Prime Minister Benjamin Netanyahu and several of his coalition partners have rejected the prospect of the PA ruling over Gaza, but have not detailed an alternative vision.

Abbas recently submitted the reform program to donor countries, according to the Al Quds newspaper. The Fatah leader also reiterated his call to hold general elections and open them to all factions, in a bid to reconcile with the political wing of Hamas and return it under the control of the PLO.

Abbas spokesperson Nabil Abu Rudeineh said last week that were Hamas to win elections, Fatah would agree to hand it the government, sparking controversy.

Nabil Abu Rudeineh is sworn in as a deputy prime minister of the Palestinian Authority in Ramallah, on April 13, 2019. (Abbas Momani/AFP)
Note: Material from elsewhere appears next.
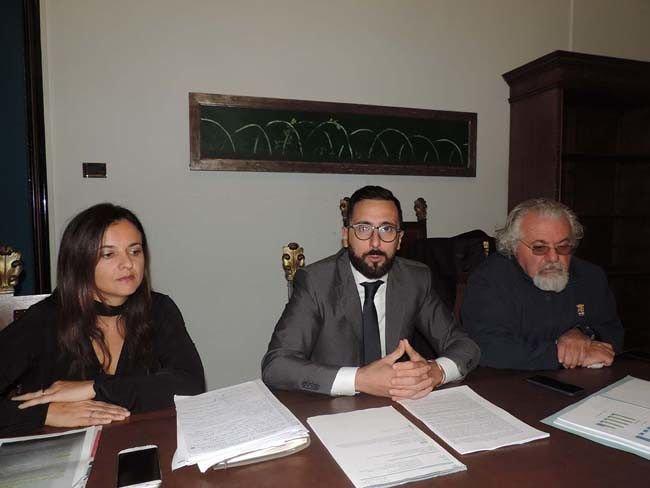"""Città Sant'Angelo, farmacia comunale: """"Incarichi a filo: vizietto del PD"""""""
The terror group carried out a massive onslaught on Israel on October 7 in which it murdered some 1,200 people in the south of the country, most of them civilians, in acts of unspeakable brutality. Hamas and other terrorists also abducted 253 people of all ages, mostly civilians, into Gaza; 132 are still being held.
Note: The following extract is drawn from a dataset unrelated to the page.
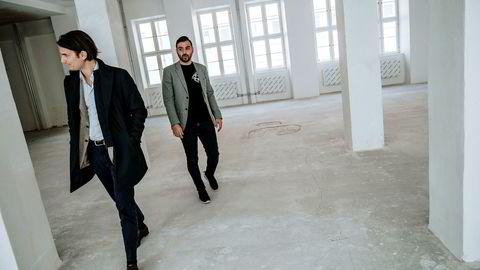 Nordmennene Thomas Neslein (til venstre) og Hicham Chahine er styreleder og daglig leder i Ninjas in Pyjamas. Her i de nye spillokalene de bygger i Stockholm. Chahine sluttet som hedgefondforvalter i Formuesforvaltning for å bygge esportlaget, som nå er verdsatt til 400 millioner kroner.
Israel responded with a military campaign with the stated goal of destroying Hamas, eradicating it from power in Gaza and releasing the hostages.

Elections in the Palestinian territories were last held in 2006, and were won by Hamas. The terror group staged a violent takeover of Gaza a year later, wresting it from the PA, which continued to be controlled by Abbas’s Fatah party. Abbas has perennially postponed elections since.

In preparation for the possibility that a revitalized Palestinian Authority will return to rule over the coastal strip, Al Quds reported that Ramallah has instructed its government departments to follow up on the work of the corresponding bodies run by Hamas in the coastal enclave.

Palestinians chant slogans and wave yellow Fatah movement flags during a rally marking the 18th anniversary of the death of Fatah founder and Palestinian Authority leader Yasser Arafat in Gaza City, Thursday, Nov. 10, 2022. (AP Photo/Fatima Shbair)

The reform plan further includes the appointment of new judges to the Palestinian Supreme Administrative Court and ambassadors to fill vacant seats, improvements to the Palestinian Anti-Corruption Commission, as well as legal changes to existing provisions in the tax code and competition legislation.

In addition, it will open the way for a restructuring and merger of some government departments, the establishment of a national water company and the completion of works to the water supply system in various areas of the West Bank.

The moves fall far short of a proposal pushed by the US and its allies in recent weeks that would transfer many of Abbas’s presidential powers to the prime minister, leaving the 88-year-old autocrat in a largely ceremonial role.

Palestinian Authority President Mahmoud Abbas meets with Spain’s Prime Minister Pedro Sanchez and Belgium’s Prime Minister Alexander De Croo in the West Bank city Ramallah, on Thursday, Nov. 23, 2023. (Alaa Badarneh/Pool via AP)

Critics say the reform package announced by Shtayyeh comprises little more than cosmetic measures aimed at appeasing the US administration and the international community

“It is just to give the impression that they are trying to do something,” said Samer Sinijlawi, a Palestinian political activist from East Jerusalem.

“Nearly every year, [Palestinian Prime Minister] Muhammad Shtayyeh announces a plan of reforms,” said Sinijlawi, recalling that Ramallah submitted a comprehensive 21-point reform agenda to European donor countries in Brussels in May 2022, which also contained improvements to the administration, healthcare, and the economic, legal and educational systems.

“The Palestinian people, before the Americans, should have a say in this. Polls show that 90 percent of the Palestinians say Abbas should leave. So the minimum we should expect is for Abbas to hand over all his powers to a strong, reliable, accountable, trustworthy prime minister that can bring Gaza and the West Bank together, that can restore unity inside Fatah and bring an end to internal divisions. These are the reforms Palestinians are expecting to see.”

Svetlova echoed the criticism.

“It’s hard to believe it’s a real deal,” she said. “To reform [the Palestinian Authority], they need to get rid of all the corrupt apparatus that is leading it, start building new state institutions, and opt for elections.”